Réserve en eau du sol : « augmenter la matière organique, c’est bien, éviter le tassement, c’est mieux »
Après une campagne 2022 particulièrement sèche, le stress hydrique et son impact sur les cultures interrogent. Quels sont les risques et les marges de manœuvre pour optimiser la disponibilité en eau dans le sol ? Entretien avec Pascale Métais, ingénieure R&D agronomie chez ARVALIS.
Justine Gravé : Quels facteurs impactent la disponibilité en eau dans les sols agricoles ?
Pascale Métais : Dernièrement, on entend beaucoup qu’augmenter la matière organique des sols a un impact positif sur le « réservoir utile » (RU), c’est-à-dire la quantité d’eau que le sol peut absorber et restituer aux plantes. C’est vrai, mais le tassement du sol a un impact bien plus important sur le RU. Non seulement il réduit la capacité de stockage de l’eau dans le sol, mais il amoindrit la capacité d’enracinement des cultures. Sur un sol tassé, les racines ont plus de mal à explorer le sol pour aller chercher l’eau. Et si l’eau vient à manquer, en cas de sécheresse par exemple, les conséquences sur les rendements peuvent être lourdes.
À titre d’exemple, sur des limons argileux profonds, on considère qu’une hausse de 0,5 % de la matière organique sur les 30 premiers centimètres du sol améliore le RU de 4 mm. Mais une compaction anormale dans l’horizon travaillé dégrade le RU de 13 mm ! Autrement dit, augmenter la matière organique, c’est bien, mais éviter le tassement, c’est mieux. Car l’augmentation de la matière organique ne suffira jamais à compenser l’impact négatif du tassement sur le RU.

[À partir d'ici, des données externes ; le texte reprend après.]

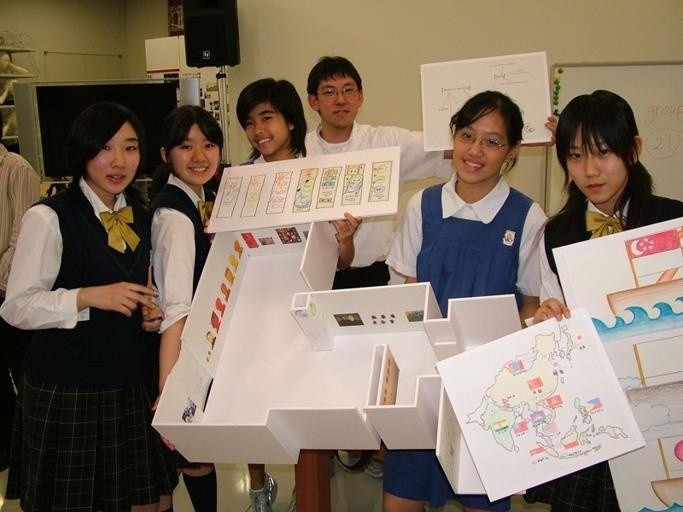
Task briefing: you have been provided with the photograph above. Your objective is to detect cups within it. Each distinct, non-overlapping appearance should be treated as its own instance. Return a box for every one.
[318,85,359,97]
[455,127,509,150]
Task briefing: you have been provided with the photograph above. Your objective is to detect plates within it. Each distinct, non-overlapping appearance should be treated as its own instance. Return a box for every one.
[0,46,39,142]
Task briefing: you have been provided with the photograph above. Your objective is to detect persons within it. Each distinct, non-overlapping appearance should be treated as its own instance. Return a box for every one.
[233,75,362,511]
[0,51,29,153]
[0,139,44,480]
[527,89,683,511]
[145,102,230,511]
[287,57,566,263]
[0,102,167,511]
[367,91,550,511]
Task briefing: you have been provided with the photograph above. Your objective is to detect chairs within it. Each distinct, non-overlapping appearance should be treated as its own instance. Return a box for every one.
[355,457,384,478]
[249,472,278,512]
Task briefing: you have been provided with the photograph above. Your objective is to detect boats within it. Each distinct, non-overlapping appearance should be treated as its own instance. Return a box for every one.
[182,0,240,67]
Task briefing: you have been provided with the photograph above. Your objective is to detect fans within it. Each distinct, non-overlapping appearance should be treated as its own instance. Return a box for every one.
[544,60,683,220]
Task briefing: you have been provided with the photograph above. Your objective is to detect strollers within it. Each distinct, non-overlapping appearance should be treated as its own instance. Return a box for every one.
[583,210,627,239]
[99,206,142,255]
[197,199,213,225]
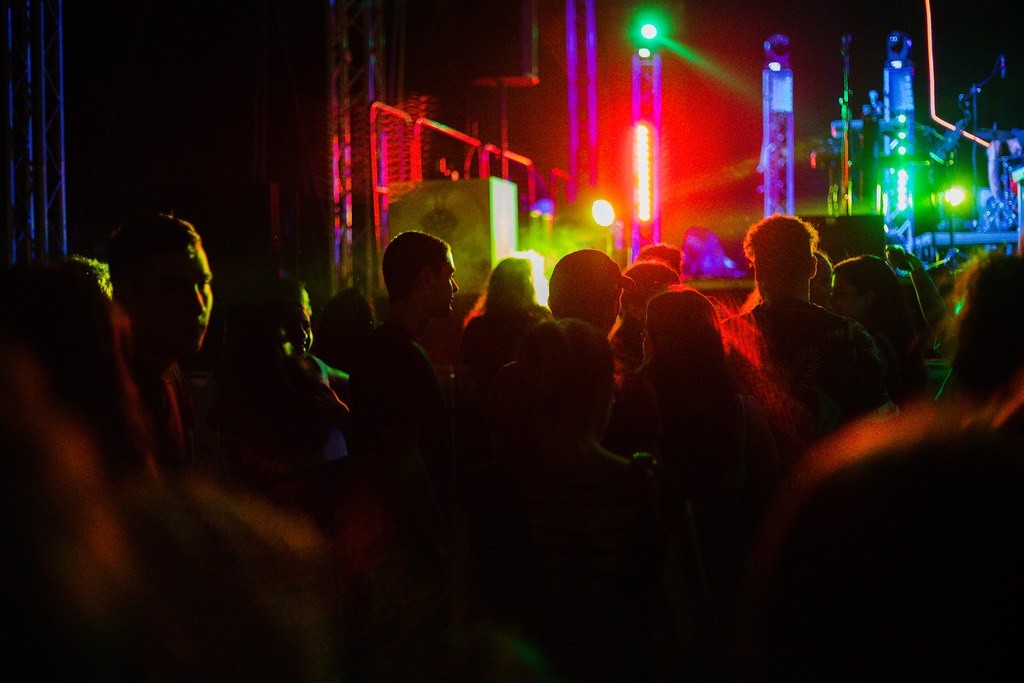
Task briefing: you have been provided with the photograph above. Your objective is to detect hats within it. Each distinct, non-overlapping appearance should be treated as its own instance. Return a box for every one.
[549,250,634,301]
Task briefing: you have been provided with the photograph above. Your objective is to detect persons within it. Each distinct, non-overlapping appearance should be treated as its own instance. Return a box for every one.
[0,212,1024,683]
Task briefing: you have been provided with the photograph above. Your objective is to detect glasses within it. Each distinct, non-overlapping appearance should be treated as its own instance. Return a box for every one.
[823,293,855,308]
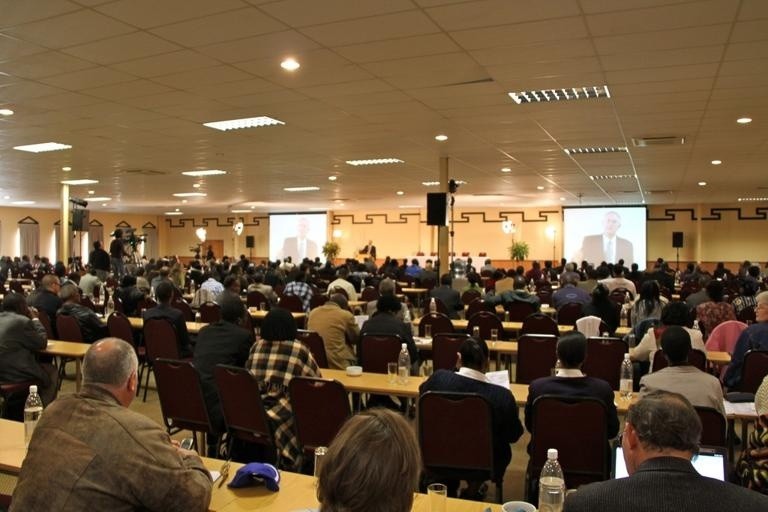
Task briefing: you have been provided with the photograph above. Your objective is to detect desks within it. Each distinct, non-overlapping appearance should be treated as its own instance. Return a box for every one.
[0,418,504,512]
[319,367,757,422]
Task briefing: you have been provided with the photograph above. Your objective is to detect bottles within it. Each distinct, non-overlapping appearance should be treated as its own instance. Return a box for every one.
[7,268,12,280]
[620,304,627,329]
[107,295,114,318]
[602,332,610,345]
[624,292,630,303]
[538,449,565,512]
[149,286,154,300]
[24,385,43,449]
[620,353,633,400]
[398,343,410,385]
[190,279,195,297]
[429,298,436,318]
[692,320,700,332]
[31,280,36,291]
[99,286,105,305]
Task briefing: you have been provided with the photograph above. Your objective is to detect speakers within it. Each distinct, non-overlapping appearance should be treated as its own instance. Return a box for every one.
[74,208,91,231]
[244,235,254,250]
[425,192,448,228]
[671,230,685,248]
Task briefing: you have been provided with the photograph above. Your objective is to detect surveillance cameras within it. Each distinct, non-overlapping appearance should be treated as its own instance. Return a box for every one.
[448,176,458,194]
[69,194,88,208]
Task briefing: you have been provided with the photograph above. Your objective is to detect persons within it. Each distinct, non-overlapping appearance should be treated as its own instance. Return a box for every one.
[5,332,216,512]
[0,228,766,417]
[313,402,425,512]
[280,219,320,268]
[217,307,326,472]
[639,325,729,444]
[188,299,258,456]
[578,209,635,268]
[561,389,768,512]
[523,329,621,481]
[419,335,524,504]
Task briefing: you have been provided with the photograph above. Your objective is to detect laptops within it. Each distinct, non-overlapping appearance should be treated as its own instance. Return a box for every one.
[612,445,730,486]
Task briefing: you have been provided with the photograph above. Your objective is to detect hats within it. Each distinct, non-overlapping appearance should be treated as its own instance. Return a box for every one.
[228,462,280,491]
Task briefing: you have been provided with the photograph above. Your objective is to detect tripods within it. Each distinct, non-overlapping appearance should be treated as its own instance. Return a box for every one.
[127,250,143,268]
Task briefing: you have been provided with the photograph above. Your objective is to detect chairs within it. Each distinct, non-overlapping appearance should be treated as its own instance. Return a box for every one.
[213,364,280,469]
[619,405,729,457]
[0,381,39,422]
[522,395,619,510]
[418,391,501,503]
[152,358,227,459]
[286,376,352,472]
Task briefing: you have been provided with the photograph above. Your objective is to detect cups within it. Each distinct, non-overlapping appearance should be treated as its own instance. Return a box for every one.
[260,303,266,314]
[502,501,536,512]
[425,325,431,339]
[427,483,447,512]
[473,326,479,337]
[195,313,201,329]
[314,447,329,486]
[629,334,636,348]
[491,329,497,347]
[388,363,397,384]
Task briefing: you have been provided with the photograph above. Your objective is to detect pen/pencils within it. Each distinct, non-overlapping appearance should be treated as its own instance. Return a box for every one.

J. G. : Si les conditions humides favorisent le tassement, est-ce que des périodes de sécheresse peuvent corriger un tassement ?
P. M. : Sur certains sols argileux, la sécheresse peut avoir un effet positif, voire correctif, sur le tassement du sol : les argiles ont des propriétés de retrait et de gonflement, et un manque d’eau va provoquer des fissures qui peuvent avoir un impact bénéfique sur la porosité des sols. Ces fissures sont des voies préférentielles pour l’enracinement et l’infiltration de l’eau. Néanmoins, plus un sol est sec, plus il oppose une forte résistance à la pénétration racinaire. Et ces sols argileux n’échappent pas à ce problème.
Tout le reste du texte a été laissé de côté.